The one-size-fits-all nature of the list unrealistically equated the danger posed by all sex offenders, when in fact "[n]ot all sex offenders are at equal risk to reoffend. Low risk offenders reoffend at low rates, high risk offenders at much higher rates." (Tiering Paper, supra, p. 4.) "When everyone [on the list] is viewed as posing a significant risk, the ability for law enforcement and the community to differentiate between who is truly high risk and more likely to reoffend becomes impossible. There needs to be a way for all persons to distinguish between sex offenders who require increased monitoring, attention and resources and those who are unlikely to reoffend." (Id. at p. 6.)
The Board recommended overhauling the state's registration system so that "the length and level of registration matches the risk level of the offender." (Tiering Paper, supra, p. 7.)
The Legislature responded with a 2017 law called Senate Bill 384. (Stats. 2017, ch. 541, § 12, p. 31, eff. Jan. 1, 2018, operative July 1, 2021 (S.B. 384).)
S.B. 384 enjoyed widespread law enforcement support and no reported opposition. (Daniel Seeman, Enrolled Bill Memorandum to Governor Edmund G. Brown re Sen. Bill No. 384 (2017-2018 Reg. Sess.), Sept. 22, 2017, p. 1.)

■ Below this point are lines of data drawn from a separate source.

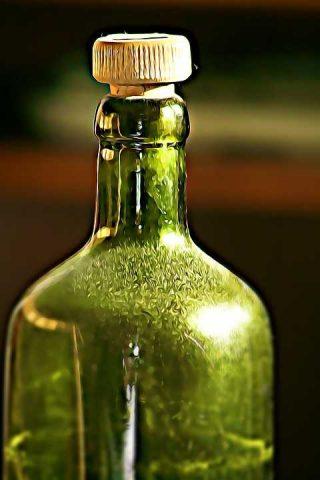 Tappo nella bottiglia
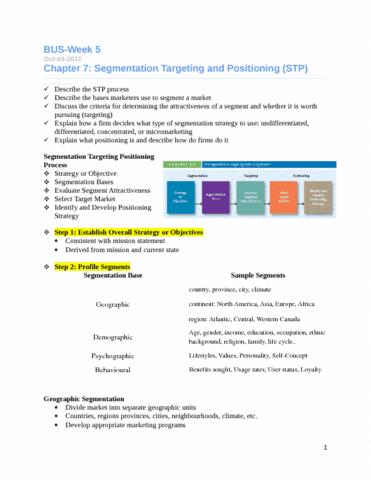 bu352-marketing-chapter-6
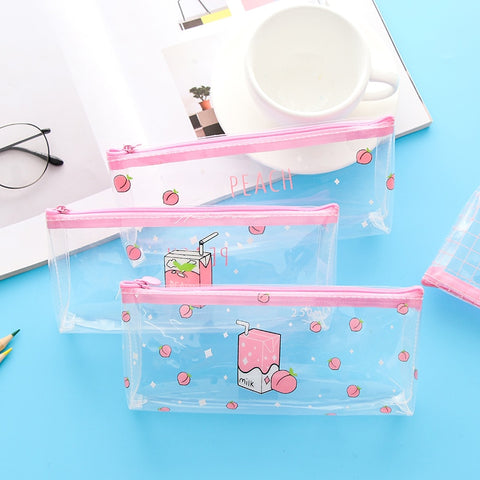 Peach Milk Transparent Pencil Case
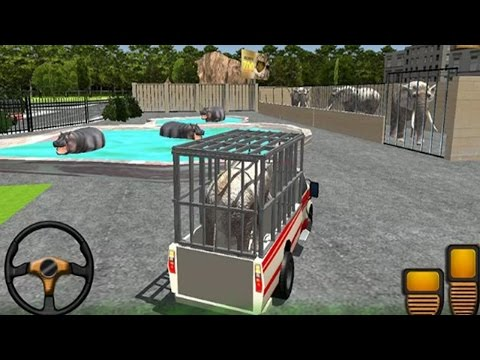 Zoo Animal Transport Simulator Android Gameplay 2017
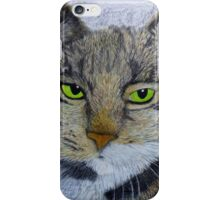 Dizzy the cat. iPhone Case/Skin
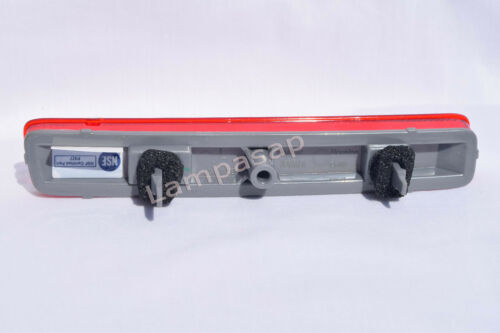 Rear Side Reflector Marker Light Lamp Driver Side for 2012-18 Prius V 2014-16 tC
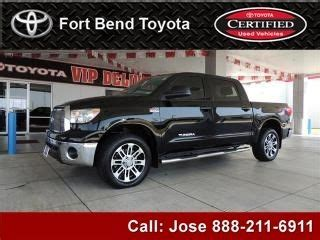 buy used 2012 toyota tundra truck crew max cab 6 speed automatic electronic w overdrive in buy used 2012 toyota tundra 4wd truck crewmax 5 7l ffv v8 6 spd at trd sport certified in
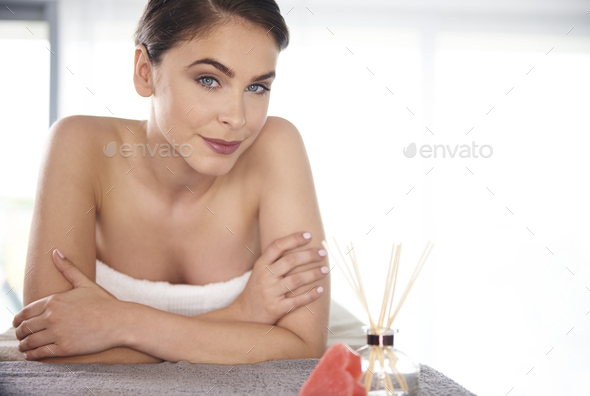 Woman looking at the camera - Stock Photo - Images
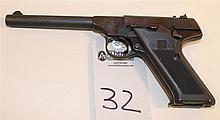 Iver Johnson Trailsman semi-automatic pistol. Cal. 22 LR. 6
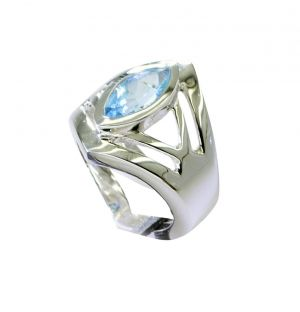 Buy Riyo Blue Topaz Silver City Jewelry Braided Silver Ring Sz 7 Srbto7-10105 online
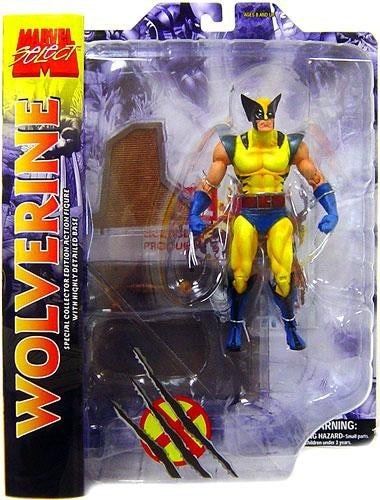 Marvel Select- Wolverine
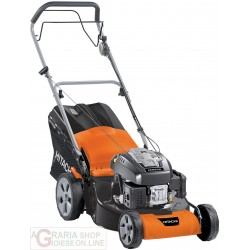 LAWN MOWER INTERNAL COMBUSTION HITACHI ML48LS TRACTIONED CM. 46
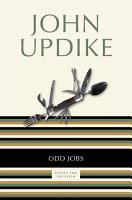 Odd Jobs PDF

S.B. 384's author wrote that California's system of requiring lifetime registration for many sex crimes, some of which were relatively nonserious, had resulted in a registration list "so bloated" that "law enforcement cannot effectively use it." (Sen. Wiener, sponsor of S.B. 384, letter to Governor Jerry Brown, Sep. 16, 2017).
The Los Angeles County District Attorney's Office was a sponsor of S.B. 384. That office urged the Governor to sign the bill. (District Attorney Jackie Lacey, letter to Governor Jerry Brown, re S.B. 384, Sep. 27. 2017 (Lacey letter).) "California urgently needs a new sex offender registration system that focuses attention and resources on high risk and violent sex offenders. [¶] The list of mandatory registration offenses . . . includes relatively nonserious offenses, such as indecent exposure ...." (Id. at p. 1.) "[B]ecause of the size of California's Sex Offender Registry, it has lost much of its value as an investigatory tool." (Id. at p. 2.)
S.B. 384 would "abolish" the current mandatory lifetime registration and replace it with three tiers reflecting the seriousness of the underlying offense. (Lacey letter, supra, at p. 2.) The bill amended section 290 to create this three-tier system.
"While it sounds contradictory, California will greatly improve public safety by eliminating our current lifetime sex offender registration requirement and moving to a system where registered sex offenders are placed in a tiered system based on the severity of the offense. Law enforcement is spending too much of [its] finite sex offender supervision funding on paperwork of low risk offenders instead of focusing on managing and supervising high risk offenders that pose the greatest risk to public safety. Our Sex Offender Registry has become so large that it produces too many potential suspects when used to try and solve a sex crime case in many situations. By eliminating many of the low risk offenders from our registry both of these issues can be solved." (Lacey letter, supra, at p. 4.)
S.B. 384 keyed section 290's three tiers to specified offenses and established a minimum term of 10 years of registration for tier one, a 20-year minimum for tier two, and lifetime registration for tier three. (See § 290, subds. (d)(1)-(3).)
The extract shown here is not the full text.